The American Farm Bureau Federation supports HR 3905, the Estate Tax Relief Act of 2009, introduced by House Ways and Means Committee members Rep. Shelley Berkley (D-Nev.), Rep. Kevin Brady (R-Texas), Rep. Artur Davis (D-Ala.) and Rep. Devin Nunes (R-Calif.). The bill would phase in a $5 million exemption, with a 35 percent rate, over 10 years.
"We are pleased there is bipartisan support to do better than current law in the House...," said Bob Stallman, AFBF president. "Extending the current estate tax exemption of $3.5 million per person and the tax rate at 45 percent, is a non-starter for Farm Bureau, which supports an increase in the exemption to $10 million a person.
"Estate taxes threaten family-owned farms and ranches and the livelihoods of families who make their living in production agriculture. Eighty percent of farm and ranch assets are land-based.
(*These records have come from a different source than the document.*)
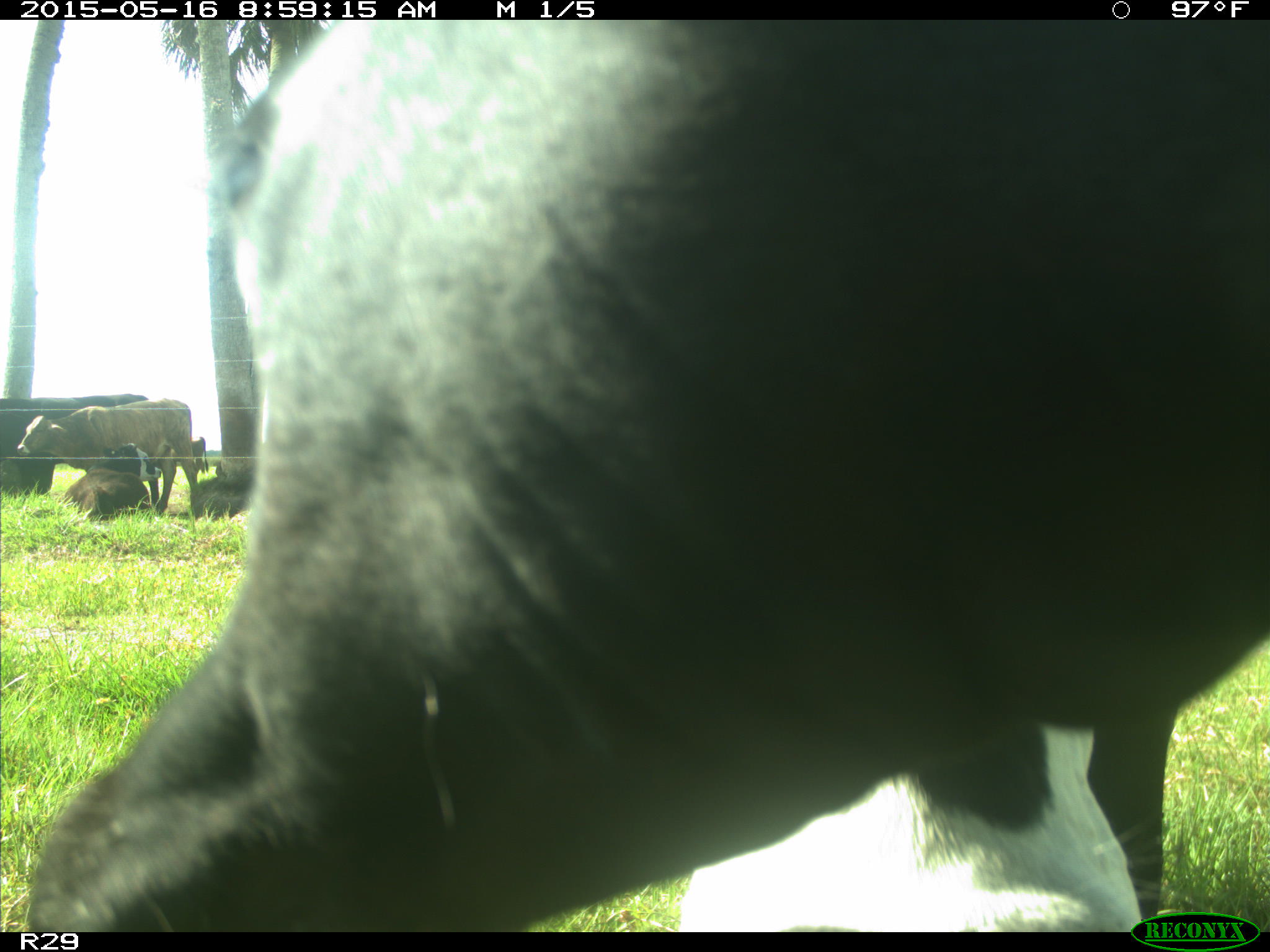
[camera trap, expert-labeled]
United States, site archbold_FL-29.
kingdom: Animalia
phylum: Chordata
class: Mammalia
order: Artiodactyla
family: Bovidae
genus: Bos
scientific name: Bos taurus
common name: domestic cow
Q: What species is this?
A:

When estate taxes exceed cash and other liquid assets on hand, surviving family members can be forced to sell land, buildings or equipment needed to keep their businesses operating. Sadly, it takes two and a half years of farm returns for a moderate-sized farm operation to pay off the estate tax owed.
"HR 3905 brings us one step closer to Farm Bureau’s goal of permanent repeal and a continuation of a ‘stepped-up basis,’ which adjusts the value of property for inflation at death...," Stallman said.